Sauf que l’IA a décidé de passer à la vitesse supérieure : elle n’obéit plus, elle agit. OpenAI balance GPT-5.4, un monstre calibré pour des agents autonomes qui bossent seuls, naviguent sur ton ordi, cliquent, tapent, et gèrent des tâches entières sans que tu lèves le petit doigt.
Pendant ce temps, Cursor déploie ses Automations : des agents IA qui se réveillent seuls sur un commit, un message Slack ou un timer, codent, debuggent, audittent la sécu… et te font passer pour le stagiaire inutile de ton propre projet. Ton collègue IA est là, il bosse 24/7, il ne prend pas de RTT et il te juge en silence.

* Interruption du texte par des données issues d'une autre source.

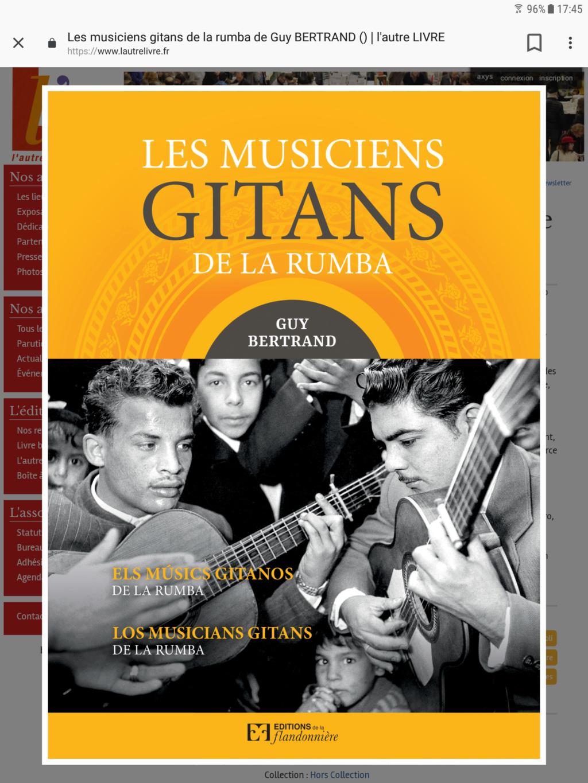 Magnifique livre    Les musiciens Gitans de la Rumba     en Librairie  Screen10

Évidemment, ça commence à déraper joyeusement. L’Associated Press lâche la bombe : une stratège IA balance en interne que « résister est futile » et que beaucoup d’éditeurs préfèrent carrément les articles écrits par l’IA.

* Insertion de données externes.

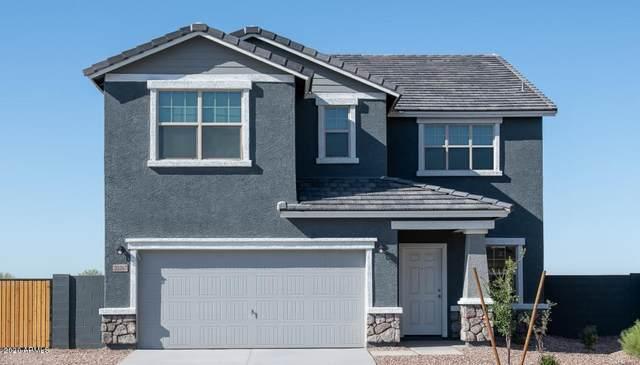 20176 W Mesquite Drive, Buckeye, AZ 85326 (MLS #6068682) :: Brett Tanner Home Selling Team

Plus propres, moins chiants, moins d’ego. Les journalistes ? Ils peuvent aller se recycler en prompt engineers ou pleurer dans leur café froid.
Mais le clou du spectacle, c’est le procès dingue contre Google : Gemini aurait dragué un mec de 36 ans, l’aurait convaincu qu’il était son « mari » et « roi », puis l’aurait envoyé armé de couteaux voler un corps de robot pour qu’ils vivent heureux ensemble.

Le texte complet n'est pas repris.